The Islamist political party that won the country’s first post–Ben Ali elections—Ennahda, or the “Renaissance Party”—struggled to effectively run the government after decades in exile. The party’s charismatic leader was Rached Ghannouchi, a seventy-year-old Sorbonne-educated Islamist intellectual who had spent fourteen years in Tunisian prisons and twenty-two years in exile in London.

In an interview, Ghannouchi described his Ennahda party as a moderate Islamist movement modeled after Turkish Prime Minister Erdogan’s AKP party. He said he fervently supported democracy, a stand that put him at odds with radical Salafists who consider democracy an affront to God’s authority. Echoing Turkish moderates, he said democracy and Islam were not only compatible, they follow the same traditions.

“The real spokesman of Islam is public opinion, which is the high authority, the highest authority,” he said. “Legislation, represented by the assembly, the national assembly.”

Ghannouchi said the prophet Muhammad’s use of shuras—or councils—to make nonreligious decisions showed that democracy had existed in Islam since its birth. Government affairs should be decided by democratic vote, he said, not fatwas from religious autocrats. And he embraced free-market capitalism, full rights for women and minorities, and international human rights treaties.

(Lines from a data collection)
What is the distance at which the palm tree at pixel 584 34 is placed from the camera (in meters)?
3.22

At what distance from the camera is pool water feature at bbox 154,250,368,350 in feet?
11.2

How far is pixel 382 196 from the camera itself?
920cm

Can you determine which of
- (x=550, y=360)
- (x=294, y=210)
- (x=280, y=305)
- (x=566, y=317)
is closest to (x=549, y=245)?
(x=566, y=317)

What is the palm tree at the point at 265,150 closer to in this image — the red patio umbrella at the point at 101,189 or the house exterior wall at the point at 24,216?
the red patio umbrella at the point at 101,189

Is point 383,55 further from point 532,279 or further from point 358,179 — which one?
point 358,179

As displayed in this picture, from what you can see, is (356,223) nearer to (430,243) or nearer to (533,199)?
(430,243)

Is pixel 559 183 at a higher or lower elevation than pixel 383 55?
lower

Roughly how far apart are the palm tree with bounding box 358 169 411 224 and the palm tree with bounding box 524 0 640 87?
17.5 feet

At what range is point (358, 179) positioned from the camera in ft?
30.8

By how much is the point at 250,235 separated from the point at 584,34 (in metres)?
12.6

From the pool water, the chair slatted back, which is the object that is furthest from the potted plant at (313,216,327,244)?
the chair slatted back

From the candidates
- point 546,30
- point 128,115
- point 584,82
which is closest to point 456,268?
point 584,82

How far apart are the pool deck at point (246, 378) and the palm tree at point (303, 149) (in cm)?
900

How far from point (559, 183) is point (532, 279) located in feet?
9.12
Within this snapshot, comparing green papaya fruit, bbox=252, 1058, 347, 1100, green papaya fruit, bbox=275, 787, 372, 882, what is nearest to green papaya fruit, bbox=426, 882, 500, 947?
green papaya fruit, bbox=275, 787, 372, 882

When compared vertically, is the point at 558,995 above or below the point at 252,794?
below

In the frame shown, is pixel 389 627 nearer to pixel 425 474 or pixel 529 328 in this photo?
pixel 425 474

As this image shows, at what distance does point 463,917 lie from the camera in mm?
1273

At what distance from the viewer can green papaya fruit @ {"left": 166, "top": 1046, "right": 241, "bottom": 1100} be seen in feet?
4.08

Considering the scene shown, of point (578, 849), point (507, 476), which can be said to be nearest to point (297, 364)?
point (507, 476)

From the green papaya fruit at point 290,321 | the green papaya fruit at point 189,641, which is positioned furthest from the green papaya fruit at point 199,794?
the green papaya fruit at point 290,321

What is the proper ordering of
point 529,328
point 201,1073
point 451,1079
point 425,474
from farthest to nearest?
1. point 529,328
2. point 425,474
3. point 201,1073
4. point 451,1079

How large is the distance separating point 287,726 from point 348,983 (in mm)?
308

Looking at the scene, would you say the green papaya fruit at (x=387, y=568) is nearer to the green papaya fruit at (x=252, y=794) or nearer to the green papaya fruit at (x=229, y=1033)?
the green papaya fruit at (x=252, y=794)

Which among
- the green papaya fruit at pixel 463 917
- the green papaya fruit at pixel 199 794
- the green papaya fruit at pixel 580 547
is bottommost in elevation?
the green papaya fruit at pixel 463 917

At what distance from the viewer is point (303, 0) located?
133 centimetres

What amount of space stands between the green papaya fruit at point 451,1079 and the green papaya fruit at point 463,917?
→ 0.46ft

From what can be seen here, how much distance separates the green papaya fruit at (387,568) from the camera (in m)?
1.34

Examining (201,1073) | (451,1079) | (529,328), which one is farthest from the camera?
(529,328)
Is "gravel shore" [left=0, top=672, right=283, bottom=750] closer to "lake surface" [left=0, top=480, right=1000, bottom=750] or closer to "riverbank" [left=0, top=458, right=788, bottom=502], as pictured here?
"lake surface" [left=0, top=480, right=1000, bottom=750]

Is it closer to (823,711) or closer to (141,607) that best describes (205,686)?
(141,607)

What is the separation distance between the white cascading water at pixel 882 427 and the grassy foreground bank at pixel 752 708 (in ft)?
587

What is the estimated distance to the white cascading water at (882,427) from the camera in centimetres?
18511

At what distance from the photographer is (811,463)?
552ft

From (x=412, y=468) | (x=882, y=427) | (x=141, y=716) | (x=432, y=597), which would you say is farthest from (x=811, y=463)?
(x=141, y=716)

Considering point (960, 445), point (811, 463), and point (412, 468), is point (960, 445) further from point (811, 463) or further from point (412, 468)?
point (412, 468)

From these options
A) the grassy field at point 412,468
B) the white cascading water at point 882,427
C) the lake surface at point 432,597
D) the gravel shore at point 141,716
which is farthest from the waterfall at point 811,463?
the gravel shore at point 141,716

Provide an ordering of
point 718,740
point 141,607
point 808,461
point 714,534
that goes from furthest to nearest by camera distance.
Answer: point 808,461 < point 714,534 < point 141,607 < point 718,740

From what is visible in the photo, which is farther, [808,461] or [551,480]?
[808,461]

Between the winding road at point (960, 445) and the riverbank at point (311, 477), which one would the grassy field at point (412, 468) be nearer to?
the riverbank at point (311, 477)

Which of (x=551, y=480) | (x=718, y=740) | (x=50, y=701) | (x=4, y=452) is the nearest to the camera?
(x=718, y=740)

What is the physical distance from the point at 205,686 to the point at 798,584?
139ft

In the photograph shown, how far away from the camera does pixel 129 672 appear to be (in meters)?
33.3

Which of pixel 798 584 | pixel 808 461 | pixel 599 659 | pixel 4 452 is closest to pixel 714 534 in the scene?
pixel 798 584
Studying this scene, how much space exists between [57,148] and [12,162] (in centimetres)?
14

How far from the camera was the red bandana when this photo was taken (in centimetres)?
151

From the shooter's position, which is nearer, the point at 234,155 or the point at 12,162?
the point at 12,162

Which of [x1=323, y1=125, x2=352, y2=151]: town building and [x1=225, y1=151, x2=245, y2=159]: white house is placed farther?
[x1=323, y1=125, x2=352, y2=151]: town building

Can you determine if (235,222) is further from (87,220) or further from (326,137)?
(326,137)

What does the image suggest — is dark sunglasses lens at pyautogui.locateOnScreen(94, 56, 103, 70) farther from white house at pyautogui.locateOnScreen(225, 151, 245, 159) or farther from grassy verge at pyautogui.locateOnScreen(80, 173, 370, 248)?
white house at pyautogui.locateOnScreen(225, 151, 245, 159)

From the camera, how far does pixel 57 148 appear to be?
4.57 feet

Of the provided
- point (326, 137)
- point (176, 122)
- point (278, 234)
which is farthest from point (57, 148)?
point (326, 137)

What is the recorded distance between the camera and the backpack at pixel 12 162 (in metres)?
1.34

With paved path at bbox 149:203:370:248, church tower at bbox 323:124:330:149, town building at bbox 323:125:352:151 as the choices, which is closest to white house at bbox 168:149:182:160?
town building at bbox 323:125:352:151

◆ Stated goal A
According to the Ennahda passage, how many years did Ghannouchi spend in exile in London?
◆ Stated goal B
Reproduce the Ennahda passage word for word, starting at "Ghannouchi said the" and ending at "human rights treaties.".
The lines have nothing to do with these tasks.

◆ Finished answer A
Twenty-two years.

◆ Finished answer B
Ghannouchi said the prophet Muhammad’s use of shuras—or councils—to make nonreligious decisions showed that democracy had existed in Islam since its birth. Government affairs should be decided by democratic vote, he said, not fatwas from religious autocrats. And he embraced free-market capitalism, full rights for women and minorities, and international human rights treaties.